JOE SAMPLE – legendary and masterful keyboardist – died on Friday 12th September. He was 75. His family announced the sad news with the following message: “Yolanda Sample and son Nicklas would like to thank all of you, his fans and friends, for your prayers and support during this trying time. Please know that Joe was aware and very appreciative of all of your prayers, comments, letters/cards and well wishes.”
Joe (Joseph Leslie) Sample was born in Houston in 1939 and he began playing the piano when he was five years old. At Wheatley High School he teamed up with saxophonist Wilton Felder and drummer “Stix” Hooper, and formed a group called the Swingsters. Other players eventually joined the group including trombonist Wayne Henderson and the band changed its name to the Modern Jazz Sextet and eventually the Jazz Crusaders, a tribute to Art Blakey’s Jazz Messengers.

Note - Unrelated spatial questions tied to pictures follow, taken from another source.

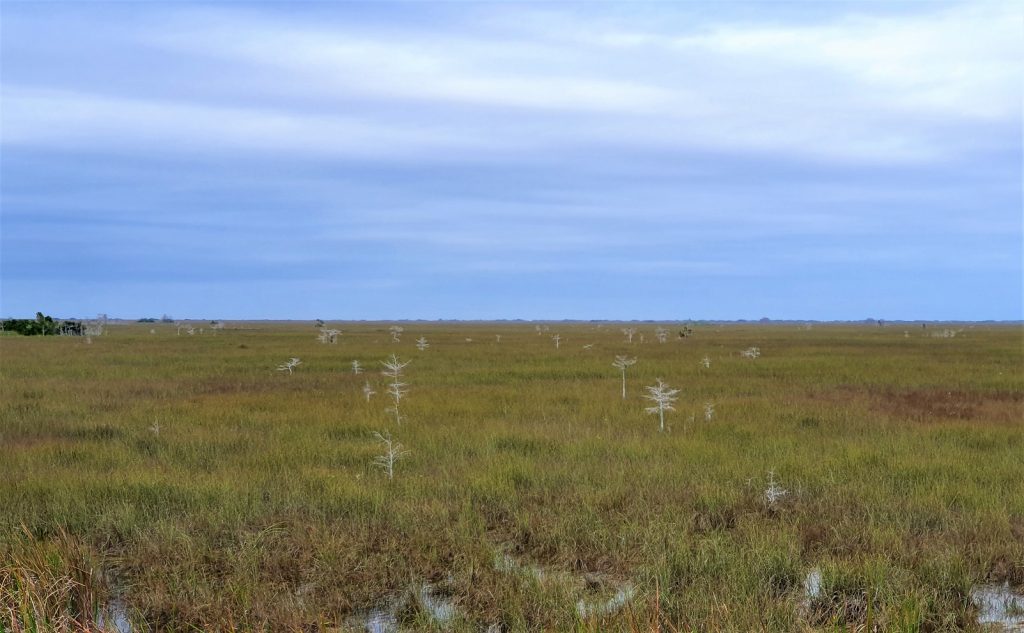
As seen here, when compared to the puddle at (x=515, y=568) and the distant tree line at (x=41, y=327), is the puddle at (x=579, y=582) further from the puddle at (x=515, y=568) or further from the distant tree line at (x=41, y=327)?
the distant tree line at (x=41, y=327)

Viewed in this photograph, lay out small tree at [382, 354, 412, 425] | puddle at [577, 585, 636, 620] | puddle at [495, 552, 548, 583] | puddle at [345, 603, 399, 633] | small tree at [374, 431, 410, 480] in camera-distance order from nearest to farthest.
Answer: puddle at [577, 585, 636, 620] < puddle at [345, 603, 399, 633] < puddle at [495, 552, 548, 583] < small tree at [374, 431, 410, 480] < small tree at [382, 354, 412, 425]

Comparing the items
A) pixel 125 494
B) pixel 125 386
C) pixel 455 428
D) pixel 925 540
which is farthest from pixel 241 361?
pixel 925 540

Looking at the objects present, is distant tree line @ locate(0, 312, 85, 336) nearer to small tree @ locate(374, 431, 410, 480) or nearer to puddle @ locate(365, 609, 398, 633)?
small tree @ locate(374, 431, 410, 480)

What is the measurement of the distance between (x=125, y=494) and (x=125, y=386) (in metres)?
14.7

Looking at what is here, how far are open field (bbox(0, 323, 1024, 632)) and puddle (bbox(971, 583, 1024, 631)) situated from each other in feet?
0.34

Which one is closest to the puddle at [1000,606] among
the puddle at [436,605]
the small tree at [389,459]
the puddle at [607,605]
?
the puddle at [607,605]

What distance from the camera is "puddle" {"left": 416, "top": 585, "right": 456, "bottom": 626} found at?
5771 mm

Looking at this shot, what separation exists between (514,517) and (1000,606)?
441 centimetres

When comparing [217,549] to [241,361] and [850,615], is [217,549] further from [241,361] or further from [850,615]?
[241,361]

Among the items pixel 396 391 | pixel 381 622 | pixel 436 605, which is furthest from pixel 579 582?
pixel 396 391

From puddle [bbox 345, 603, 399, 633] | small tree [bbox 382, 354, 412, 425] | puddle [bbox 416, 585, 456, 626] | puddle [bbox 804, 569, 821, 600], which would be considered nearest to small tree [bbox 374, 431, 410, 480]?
small tree [bbox 382, 354, 412, 425]

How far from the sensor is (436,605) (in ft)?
20.0

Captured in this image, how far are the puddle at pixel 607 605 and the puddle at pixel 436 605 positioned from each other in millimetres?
1004

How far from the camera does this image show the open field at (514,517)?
5.81 meters
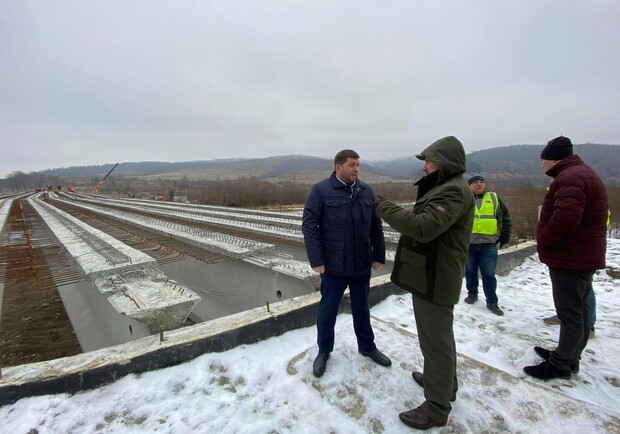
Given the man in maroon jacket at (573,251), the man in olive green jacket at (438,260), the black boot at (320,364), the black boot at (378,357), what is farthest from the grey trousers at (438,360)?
the man in maroon jacket at (573,251)

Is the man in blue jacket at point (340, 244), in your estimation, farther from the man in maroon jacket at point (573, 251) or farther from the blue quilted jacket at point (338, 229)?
the man in maroon jacket at point (573, 251)

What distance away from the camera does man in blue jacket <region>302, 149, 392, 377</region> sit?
2.47 m

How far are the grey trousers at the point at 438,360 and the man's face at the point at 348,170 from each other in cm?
112

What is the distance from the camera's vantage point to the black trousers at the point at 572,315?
246 cm

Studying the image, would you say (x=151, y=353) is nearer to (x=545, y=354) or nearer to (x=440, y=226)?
(x=440, y=226)

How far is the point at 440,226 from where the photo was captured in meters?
1.83

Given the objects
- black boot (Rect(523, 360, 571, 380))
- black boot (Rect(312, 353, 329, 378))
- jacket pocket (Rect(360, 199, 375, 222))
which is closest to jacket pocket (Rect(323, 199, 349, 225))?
jacket pocket (Rect(360, 199, 375, 222))

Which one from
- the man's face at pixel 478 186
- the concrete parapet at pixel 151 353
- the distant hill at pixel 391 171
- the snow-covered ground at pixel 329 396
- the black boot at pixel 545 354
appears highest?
the distant hill at pixel 391 171

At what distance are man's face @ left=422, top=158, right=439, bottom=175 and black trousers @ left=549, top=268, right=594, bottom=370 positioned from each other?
1.56 metres

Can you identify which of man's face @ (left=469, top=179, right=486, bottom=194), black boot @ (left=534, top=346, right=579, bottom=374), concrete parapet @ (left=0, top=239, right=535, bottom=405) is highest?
man's face @ (left=469, top=179, right=486, bottom=194)

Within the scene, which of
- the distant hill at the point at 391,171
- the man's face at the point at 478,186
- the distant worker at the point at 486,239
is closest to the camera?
the distant worker at the point at 486,239

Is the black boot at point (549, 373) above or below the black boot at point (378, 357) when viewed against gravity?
below

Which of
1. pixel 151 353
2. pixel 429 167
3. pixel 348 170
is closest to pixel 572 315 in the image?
pixel 429 167

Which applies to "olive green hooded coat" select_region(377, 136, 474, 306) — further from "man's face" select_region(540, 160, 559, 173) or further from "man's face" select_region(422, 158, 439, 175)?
"man's face" select_region(540, 160, 559, 173)
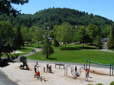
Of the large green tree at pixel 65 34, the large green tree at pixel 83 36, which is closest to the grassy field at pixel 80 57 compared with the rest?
the large green tree at pixel 65 34

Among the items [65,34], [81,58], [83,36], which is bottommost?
[81,58]

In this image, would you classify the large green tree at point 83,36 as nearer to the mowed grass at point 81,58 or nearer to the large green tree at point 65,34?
the large green tree at point 65,34

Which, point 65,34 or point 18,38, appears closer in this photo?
point 18,38

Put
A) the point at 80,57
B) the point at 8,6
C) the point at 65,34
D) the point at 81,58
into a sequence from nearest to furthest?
the point at 8,6
the point at 81,58
the point at 80,57
the point at 65,34

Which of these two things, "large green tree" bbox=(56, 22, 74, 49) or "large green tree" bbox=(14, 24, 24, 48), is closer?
"large green tree" bbox=(14, 24, 24, 48)

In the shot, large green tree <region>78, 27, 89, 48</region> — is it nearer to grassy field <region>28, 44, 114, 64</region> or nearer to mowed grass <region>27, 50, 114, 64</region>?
grassy field <region>28, 44, 114, 64</region>

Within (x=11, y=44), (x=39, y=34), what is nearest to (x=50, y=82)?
(x=11, y=44)

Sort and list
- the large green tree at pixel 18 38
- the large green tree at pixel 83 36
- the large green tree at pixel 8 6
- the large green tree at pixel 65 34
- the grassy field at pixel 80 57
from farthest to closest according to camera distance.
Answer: the large green tree at pixel 83 36 → the large green tree at pixel 65 34 → the grassy field at pixel 80 57 → the large green tree at pixel 18 38 → the large green tree at pixel 8 6

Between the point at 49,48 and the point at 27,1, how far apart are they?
29634mm

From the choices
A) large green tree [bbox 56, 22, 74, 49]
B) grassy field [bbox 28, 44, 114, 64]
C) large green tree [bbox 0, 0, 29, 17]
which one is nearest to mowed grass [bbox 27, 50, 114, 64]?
grassy field [bbox 28, 44, 114, 64]

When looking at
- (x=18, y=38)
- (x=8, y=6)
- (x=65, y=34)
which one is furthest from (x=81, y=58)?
(x=8, y=6)

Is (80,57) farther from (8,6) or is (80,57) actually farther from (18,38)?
(8,6)

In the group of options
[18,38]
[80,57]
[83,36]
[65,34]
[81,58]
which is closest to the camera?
[81,58]

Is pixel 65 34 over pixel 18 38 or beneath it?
over
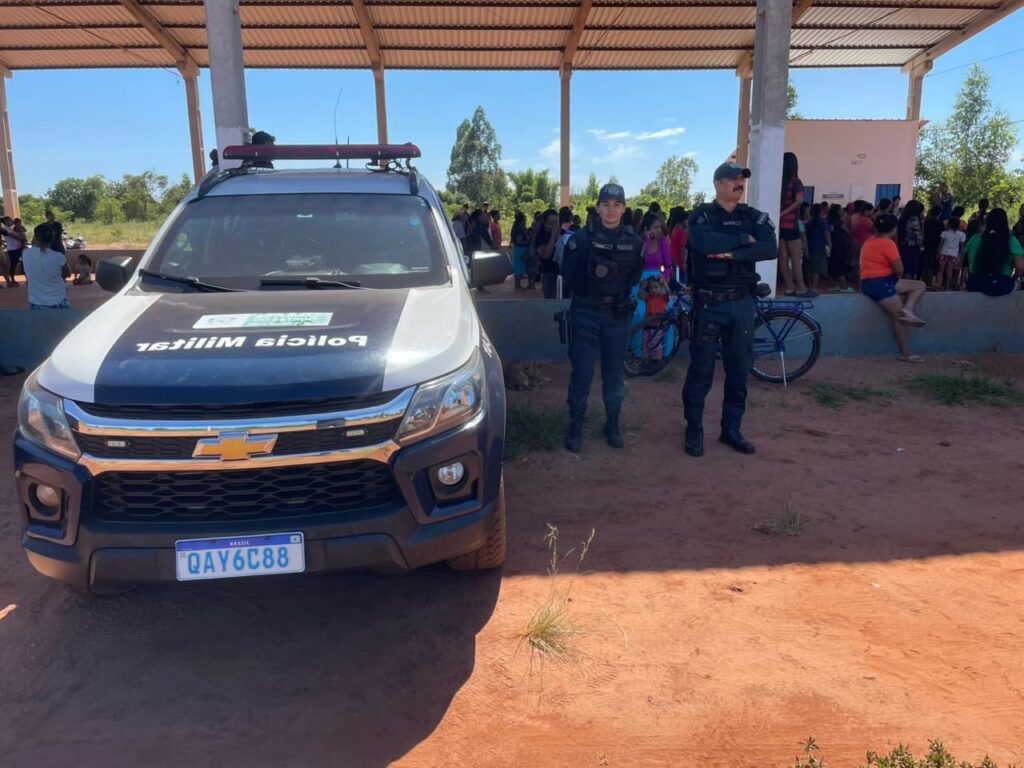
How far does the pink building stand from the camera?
1780cm

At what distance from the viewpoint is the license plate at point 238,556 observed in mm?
2574

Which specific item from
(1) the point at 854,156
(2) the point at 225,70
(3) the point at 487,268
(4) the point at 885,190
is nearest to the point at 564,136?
(1) the point at 854,156

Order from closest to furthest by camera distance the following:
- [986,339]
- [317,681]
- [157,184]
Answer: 1. [317,681]
2. [986,339]
3. [157,184]

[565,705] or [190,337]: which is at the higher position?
[190,337]

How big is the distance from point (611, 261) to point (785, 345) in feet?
9.69

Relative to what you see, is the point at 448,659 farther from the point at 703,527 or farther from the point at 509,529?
the point at 703,527

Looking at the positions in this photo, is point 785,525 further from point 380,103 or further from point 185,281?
point 380,103

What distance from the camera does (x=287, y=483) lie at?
8.70 feet

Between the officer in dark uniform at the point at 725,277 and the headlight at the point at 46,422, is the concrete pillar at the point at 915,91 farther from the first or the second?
the headlight at the point at 46,422

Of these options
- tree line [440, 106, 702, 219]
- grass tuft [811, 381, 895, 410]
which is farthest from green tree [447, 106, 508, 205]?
grass tuft [811, 381, 895, 410]

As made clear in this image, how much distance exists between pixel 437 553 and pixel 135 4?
16.7 m

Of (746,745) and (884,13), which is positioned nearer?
(746,745)

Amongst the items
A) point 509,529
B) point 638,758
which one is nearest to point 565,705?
point 638,758

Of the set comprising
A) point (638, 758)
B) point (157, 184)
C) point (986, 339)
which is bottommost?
point (638, 758)
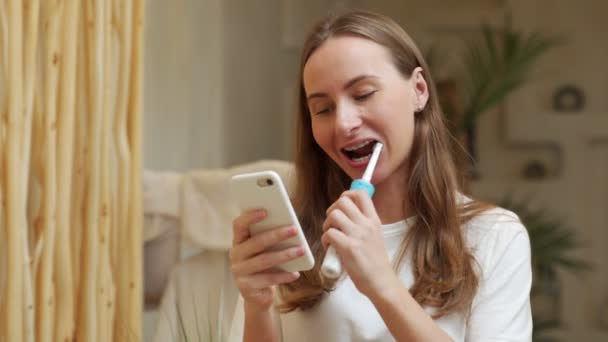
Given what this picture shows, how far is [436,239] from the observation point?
1058 millimetres

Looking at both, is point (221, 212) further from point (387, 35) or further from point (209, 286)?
point (387, 35)

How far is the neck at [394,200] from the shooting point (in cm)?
111

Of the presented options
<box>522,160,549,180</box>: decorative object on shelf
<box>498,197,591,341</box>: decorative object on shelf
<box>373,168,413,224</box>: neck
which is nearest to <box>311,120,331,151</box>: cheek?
<box>373,168,413,224</box>: neck

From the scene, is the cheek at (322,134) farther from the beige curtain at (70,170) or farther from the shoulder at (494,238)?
the beige curtain at (70,170)

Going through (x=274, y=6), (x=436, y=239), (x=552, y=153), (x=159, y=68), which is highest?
(x=274, y=6)

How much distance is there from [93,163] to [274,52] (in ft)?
5.77

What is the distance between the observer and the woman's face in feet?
3.24

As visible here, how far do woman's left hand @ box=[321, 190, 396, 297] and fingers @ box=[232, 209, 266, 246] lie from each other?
71mm

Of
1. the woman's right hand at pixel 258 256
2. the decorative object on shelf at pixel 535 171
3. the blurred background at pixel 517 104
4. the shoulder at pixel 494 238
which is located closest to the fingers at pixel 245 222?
the woman's right hand at pixel 258 256

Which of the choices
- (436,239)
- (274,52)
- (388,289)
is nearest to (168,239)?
(436,239)

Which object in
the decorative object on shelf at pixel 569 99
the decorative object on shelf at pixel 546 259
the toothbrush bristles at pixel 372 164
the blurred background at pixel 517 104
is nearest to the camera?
the toothbrush bristles at pixel 372 164

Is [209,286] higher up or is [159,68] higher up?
[159,68]

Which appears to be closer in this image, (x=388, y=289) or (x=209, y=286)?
(x=388, y=289)

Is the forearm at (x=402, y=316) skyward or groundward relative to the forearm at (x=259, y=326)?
skyward
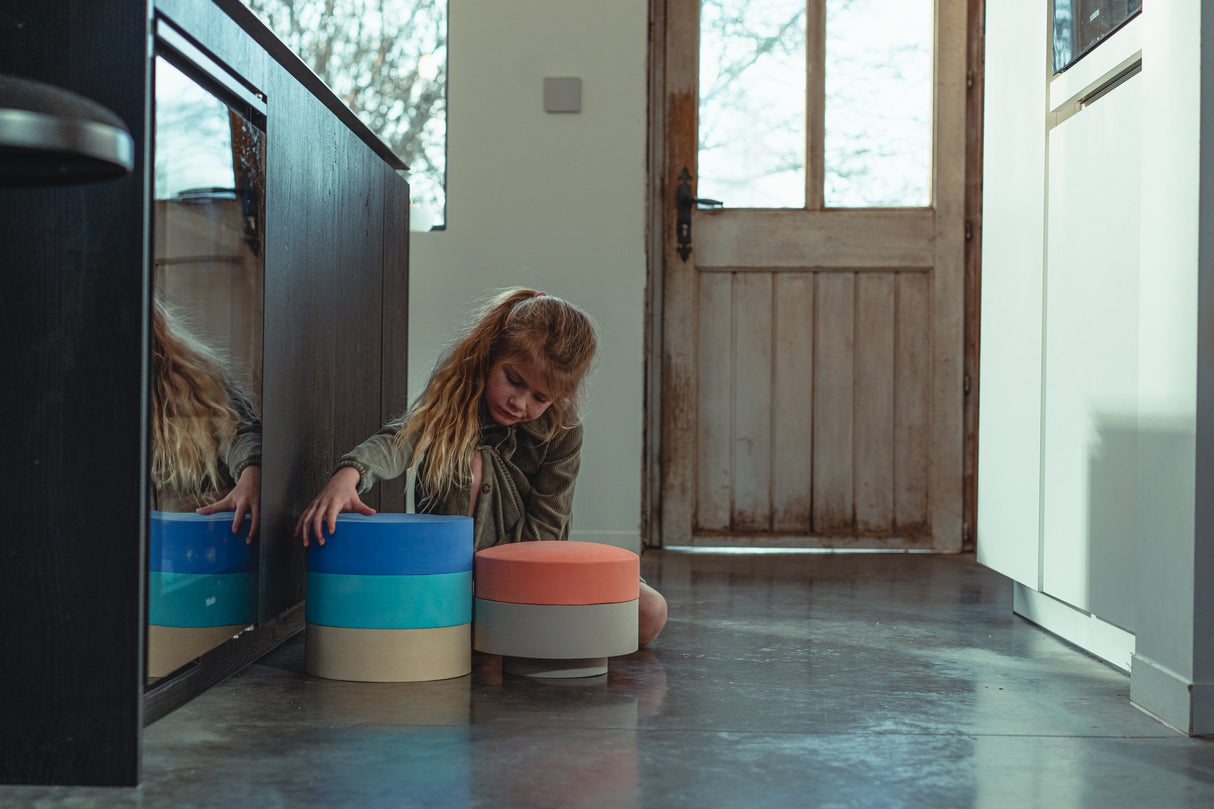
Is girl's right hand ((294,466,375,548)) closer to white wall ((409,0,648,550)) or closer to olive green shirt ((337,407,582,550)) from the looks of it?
olive green shirt ((337,407,582,550))

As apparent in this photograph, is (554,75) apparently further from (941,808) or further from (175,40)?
(941,808)

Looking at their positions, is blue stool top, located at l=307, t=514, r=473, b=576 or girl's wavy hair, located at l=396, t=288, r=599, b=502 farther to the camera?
girl's wavy hair, located at l=396, t=288, r=599, b=502

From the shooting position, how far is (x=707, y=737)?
4.77 feet

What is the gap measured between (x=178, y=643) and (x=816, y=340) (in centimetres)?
250

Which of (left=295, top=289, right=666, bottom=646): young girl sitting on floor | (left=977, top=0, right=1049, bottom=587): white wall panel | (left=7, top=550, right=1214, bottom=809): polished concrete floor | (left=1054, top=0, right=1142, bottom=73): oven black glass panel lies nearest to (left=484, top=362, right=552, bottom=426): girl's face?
(left=295, top=289, right=666, bottom=646): young girl sitting on floor

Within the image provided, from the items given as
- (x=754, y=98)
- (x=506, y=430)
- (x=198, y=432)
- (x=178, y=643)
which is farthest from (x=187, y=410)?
(x=754, y=98)

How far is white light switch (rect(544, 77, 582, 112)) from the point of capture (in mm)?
3438

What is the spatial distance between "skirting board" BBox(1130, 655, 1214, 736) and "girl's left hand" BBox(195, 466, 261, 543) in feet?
4.19

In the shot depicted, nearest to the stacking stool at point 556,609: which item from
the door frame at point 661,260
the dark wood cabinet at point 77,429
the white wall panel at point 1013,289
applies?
the dark wood cabinet at point 77,429

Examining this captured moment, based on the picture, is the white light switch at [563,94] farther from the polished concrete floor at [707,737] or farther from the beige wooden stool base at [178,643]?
the beige wooden stool base at [178,643]

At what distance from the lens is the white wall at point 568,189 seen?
344 centimetres

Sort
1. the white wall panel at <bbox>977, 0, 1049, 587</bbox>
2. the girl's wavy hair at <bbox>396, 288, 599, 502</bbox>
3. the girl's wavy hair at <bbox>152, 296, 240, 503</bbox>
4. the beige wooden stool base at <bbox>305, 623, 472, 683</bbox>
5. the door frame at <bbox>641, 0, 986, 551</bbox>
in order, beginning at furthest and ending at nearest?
the door frame at <bbox>641, 0, 986, 551</bbox> < the white wall panel at <bbox>977, 0, 1049, 587</bbox> < the girl's wavy hair at <bbox>396, 288, 599, 502</bbox> < the beige wooden stool base at <bbox>305, 623, 472, 683</bbox> < the girl's wavy hair at <bbox>152, 296, 240, 503</bbox>

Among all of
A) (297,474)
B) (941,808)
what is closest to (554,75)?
(297,474)

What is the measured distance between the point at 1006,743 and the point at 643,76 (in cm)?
245
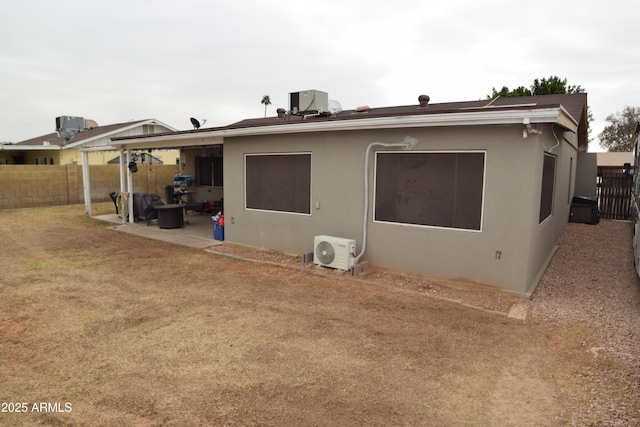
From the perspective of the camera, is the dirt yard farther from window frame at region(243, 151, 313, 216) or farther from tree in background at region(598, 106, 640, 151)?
tree in background at region(598, 106, 640, 151)

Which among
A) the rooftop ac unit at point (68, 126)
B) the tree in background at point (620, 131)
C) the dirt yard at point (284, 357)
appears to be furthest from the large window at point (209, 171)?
the tree in background at point (620, 131)

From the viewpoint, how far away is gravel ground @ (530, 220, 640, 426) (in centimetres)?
302

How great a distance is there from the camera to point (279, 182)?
8055 millimetres

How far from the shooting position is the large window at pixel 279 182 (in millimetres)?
7676

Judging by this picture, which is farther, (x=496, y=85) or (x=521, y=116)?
(x=496, y=85)

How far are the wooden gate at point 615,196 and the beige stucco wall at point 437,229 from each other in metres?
7.79

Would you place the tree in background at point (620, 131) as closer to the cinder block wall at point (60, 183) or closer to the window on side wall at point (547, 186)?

In 1960 the group decamped to Los Angeles and, now a quartet, made their first record -‘Freedom Sounds’ in 1961. The band recorded prolifically but the individual members also pursued semi-solo careers. In 1969 Joe Sample made his first recording under his own name, ‘Fancy Dance ‘– a jazz trio album.
By the 70s the band had trimmed their name to The Crusaders and their music veered from straight jazz to a more accessible soul-based, groove sound. At the same time, Sample became an in-demand Los Angeles session player and worked on records by people like Joni Mitchell, Marvin Gaye, Tina Turner, B. B. King, Joe Cocker, Minnie Riperton and Anita Baker.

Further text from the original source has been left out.